Within Teresomata, a major ecological shift occurred in the sampled evolutionary tree along the terminal branch subtending T. compressicauda (branch 8 in Fig. 1), with the evolution of fully aquatic adults and viviparity. Among the genes identified on the T. compressicauda, the gene fam13a is involved in signal transduction (GO:0007165) and has been related to different lung diseases [71, 72] with its activity induced by low levels of O2 . While cutaneous gas exchange is important in Amphibia , T. compressicauda has the largest lungs of any caecilian , is reported to have more than 90% pulmonary oxygen uptake , and is able to tolerate hypoxic and hypercapnic conditions . Thus, changes in fam13a might be related to enhanced pulmonary function.
The expert burrowers
The genus Microcaecilia Taylor, 1968 with 14 described species so far (two sampled in our study, M. unicolor and M. dermatophaga) is the most speciose genus of caecilians after Ichthyophis Fitzinger, 1826 (50 species) and Caecilia Linnaeus, 1758 (34 species). Microcaecilia have bullet shaped heads and heavily ossified skulls with prominent snouts and rudimentary eyes that are covered by bone . They are the most dedicated burrowers among our sampled taxa.

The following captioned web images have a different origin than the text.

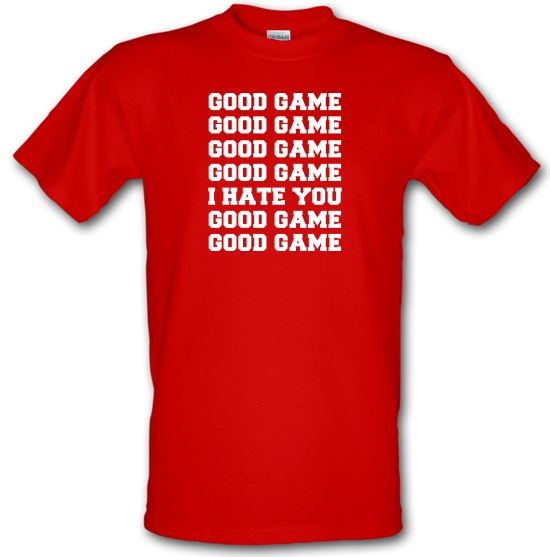 Good Game t-shirts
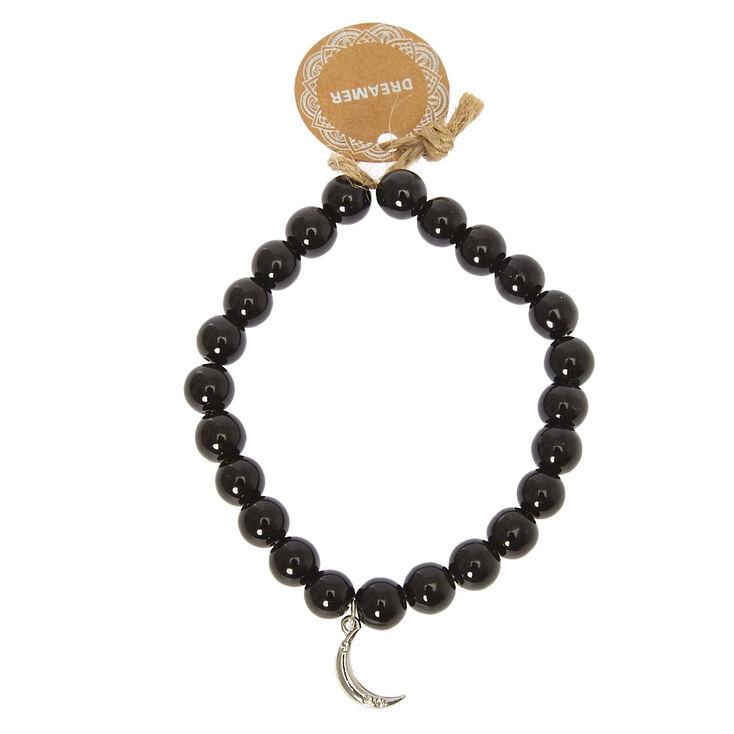 Black Beaded Dreamer Bracelet,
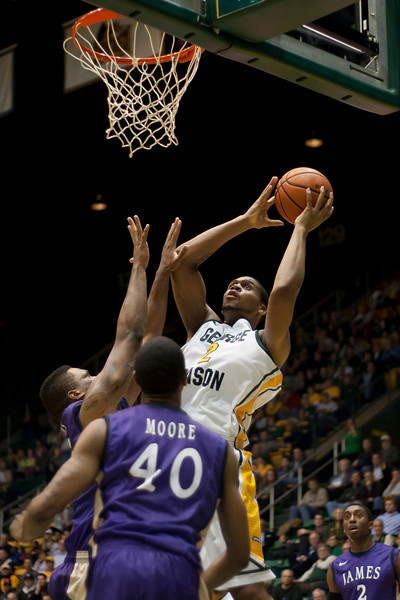 George Mason Patriots forward Johnny Williams (2) lays up the ball in the first half against James Madison Dukes at the Patriot Center on Tuesday, January 15, 2013. Photo by Craig Bisacre/Creative Services/George Mason University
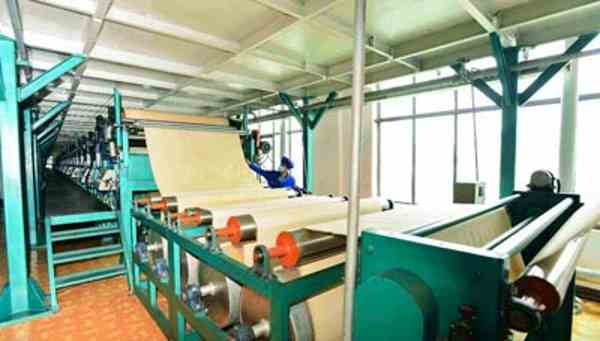 Phyongsong Artificial Leather Factory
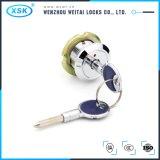 Cilindro de cerradura/ Safe / bloqueo de latón (BXLJ-119)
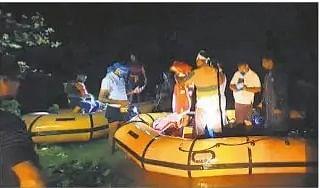 Bihar Flood 2020: खगड़िया में नौका हादसे के शिकार नौ लोगों का मिला शव, आधा दर्जन अभी भी लापता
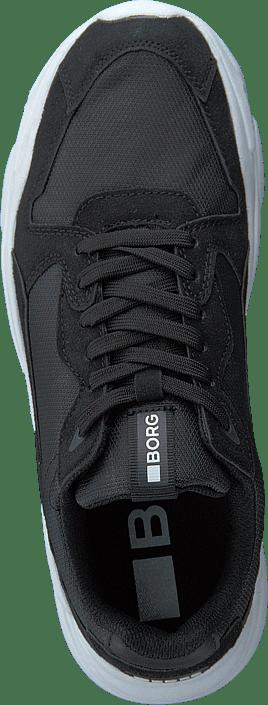 Björn Borg X400 Bsc W Black 215487793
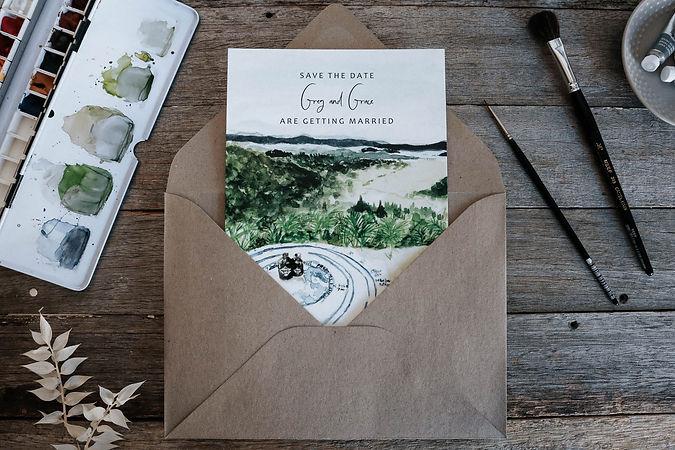 Tasmanian Custom Wedding Invitations-49.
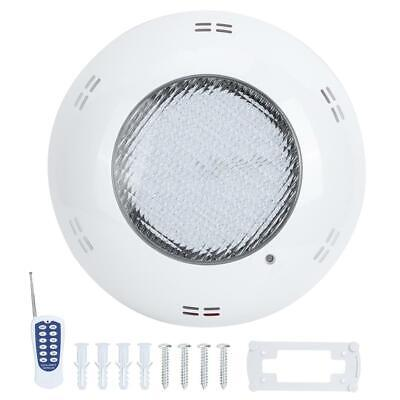 18W 159LED Swimming Pool Light IP68 Waterproof Remote Control Decorative Lamps A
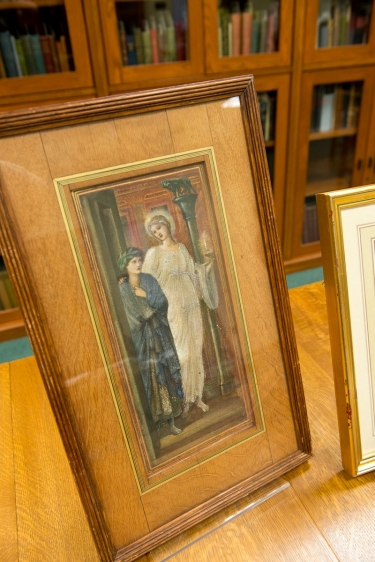 Edward Burne-Jones' watercolor Virgil and the Muse of Poetry from the University's Mark Samuels Lasner Collection.
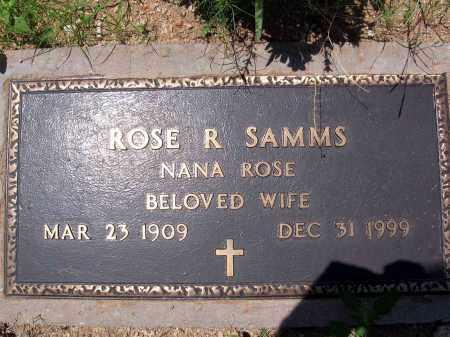 SAMMS, ROSE R. - Pima County, Arizona   ROSE R. SAMMS - Arizona Gravestone Photos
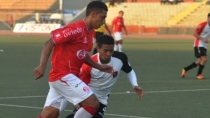 Aurich gan 2-0 al Melgar y suea con una Copa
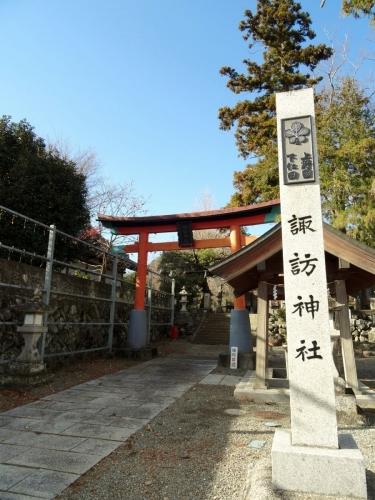 1諏訪神社 (900x1200)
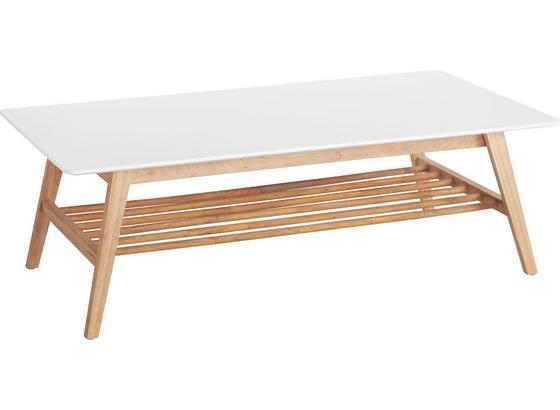 Konferenční Stolek Durham - bílá/barvy dubu, dřevo/kompozitní dřevo (130/43/70cm) - Mömax modern living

This more extreme fossoriality perhaps led to another wave of ecological opportunity for caecilian radiation. Among the genes found under positive selection on the Microcaecilia branch, the gene pinx1 inhibits telomere elongation (GO:0010521: telomerase inhibitor activity; GO:0051974: negative regulation of telomerase activity; GO:0003676: nucleic acid binding; ) and has been related to aging, also found to have been under positive selection in a study of molecular adaptations to fossorial life in African mole-rats . Changes in pinx1 might be an indication of a relatively extended lifespan in Microcaecilia compared to other amphibians, as in mole-rats among mammals. However, little is known about longevity in caecilians, especially in the wild .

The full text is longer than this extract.